Science “light” (not) continued with Vladimir Vysottski who discussed Using the Method of Coherent Correlated States for Realization of Nuclear Interaction of Slow Particles with Crystals and Molecules. These theories are highly-mathematical and contain ideas from quantum mechanics such as superposition states and tunneling. Coherent correlated states are thought to allow the tunneling effect to occur, and a reaction to take place. I would suggest readers listen to Vysottski’s podcast and hear what he is talking about yourself.

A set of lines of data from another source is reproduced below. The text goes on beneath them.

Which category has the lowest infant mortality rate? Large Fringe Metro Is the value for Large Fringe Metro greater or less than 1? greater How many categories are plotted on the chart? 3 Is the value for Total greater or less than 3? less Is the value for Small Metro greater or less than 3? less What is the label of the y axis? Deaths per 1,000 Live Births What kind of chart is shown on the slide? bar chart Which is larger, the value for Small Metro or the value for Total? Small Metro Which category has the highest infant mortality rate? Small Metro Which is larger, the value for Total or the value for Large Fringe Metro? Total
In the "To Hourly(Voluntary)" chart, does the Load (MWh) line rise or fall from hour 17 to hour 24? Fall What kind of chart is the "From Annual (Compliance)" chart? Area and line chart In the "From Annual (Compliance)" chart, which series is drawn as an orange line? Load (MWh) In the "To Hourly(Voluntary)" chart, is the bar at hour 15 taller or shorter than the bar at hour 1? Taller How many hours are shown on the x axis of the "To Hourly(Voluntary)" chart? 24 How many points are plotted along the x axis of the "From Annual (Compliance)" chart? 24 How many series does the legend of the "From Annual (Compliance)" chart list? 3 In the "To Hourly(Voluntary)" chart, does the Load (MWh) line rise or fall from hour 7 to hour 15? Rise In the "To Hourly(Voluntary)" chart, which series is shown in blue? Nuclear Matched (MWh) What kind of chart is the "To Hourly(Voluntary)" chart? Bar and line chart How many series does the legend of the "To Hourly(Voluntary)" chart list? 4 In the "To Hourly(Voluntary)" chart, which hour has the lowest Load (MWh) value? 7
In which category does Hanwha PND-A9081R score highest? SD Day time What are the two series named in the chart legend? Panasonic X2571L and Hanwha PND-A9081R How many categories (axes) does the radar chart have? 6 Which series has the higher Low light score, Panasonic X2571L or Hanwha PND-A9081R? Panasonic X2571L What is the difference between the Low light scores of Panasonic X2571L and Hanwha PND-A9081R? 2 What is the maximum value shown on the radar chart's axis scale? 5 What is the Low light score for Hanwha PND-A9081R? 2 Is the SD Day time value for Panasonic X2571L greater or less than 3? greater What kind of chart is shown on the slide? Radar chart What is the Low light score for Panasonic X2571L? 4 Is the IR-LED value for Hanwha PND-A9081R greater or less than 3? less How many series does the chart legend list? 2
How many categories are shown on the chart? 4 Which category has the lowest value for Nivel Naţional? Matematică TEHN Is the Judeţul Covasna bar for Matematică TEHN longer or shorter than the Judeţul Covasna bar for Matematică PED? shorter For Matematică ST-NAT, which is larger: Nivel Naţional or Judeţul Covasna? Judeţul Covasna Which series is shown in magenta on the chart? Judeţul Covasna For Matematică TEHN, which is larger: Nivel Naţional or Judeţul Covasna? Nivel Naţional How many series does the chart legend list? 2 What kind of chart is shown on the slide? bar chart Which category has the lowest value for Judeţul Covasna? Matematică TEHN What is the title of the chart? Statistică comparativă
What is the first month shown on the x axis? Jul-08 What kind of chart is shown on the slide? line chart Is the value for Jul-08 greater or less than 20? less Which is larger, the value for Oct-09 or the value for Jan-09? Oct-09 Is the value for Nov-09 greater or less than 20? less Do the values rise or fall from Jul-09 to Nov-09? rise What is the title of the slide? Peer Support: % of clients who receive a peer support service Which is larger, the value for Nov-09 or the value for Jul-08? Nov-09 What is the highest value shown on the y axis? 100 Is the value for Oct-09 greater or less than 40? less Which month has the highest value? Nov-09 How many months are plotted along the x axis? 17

Continuing on the theory tip was Anthony Zuppero and Thomas Dolan presenting Electron Quasiparticle Catalysis of Nuclear Reactions. He predicated his presentation by saying “this is work done outside of LENR, but contains information of interest to the LENR community”.

Taking two particles, each has a potential. At some point when they are a particular distance, they begin to couple, and an “big” electron is ejected out of the system leaving the reactant in a low-energy state. This mainstream research was published in 2011.

There was a lot more from Zuppero and I have planned a podcast for this summer with these authors to get the lowdown in layman’s terms, so look for that then.

The final paper on theory was given by Norman Cook on The “Renaissance” in Nuclear Physics:
Low-Energy Nuclear Reactions and Transmutations
. He started with his Conclusion and worked backwards saying “a new level of spatial detail concerning nuclear structure has become possible” called NLEFT. This is based on work done by Ulf Meissner, et al.
Conventional Lattice QCD is not the same as NLEFT by Meissner, for was awarded the Lise Metner Prize in Nuclear Physics for theoretical work in 2016. New discoveries are incompatible with the Bohr interpretation of QM.

After that, my head was spinning. I wasn’t able to get much video or audio, but I made a lot of contacts for future podcasts to be conducted this summer, and boy do we have line-up. All the scientists are having some drinks and conversation now, and getting ready for tomorrow’s presentations on Heat, Transmutions, Theory, and Rydberg Matter.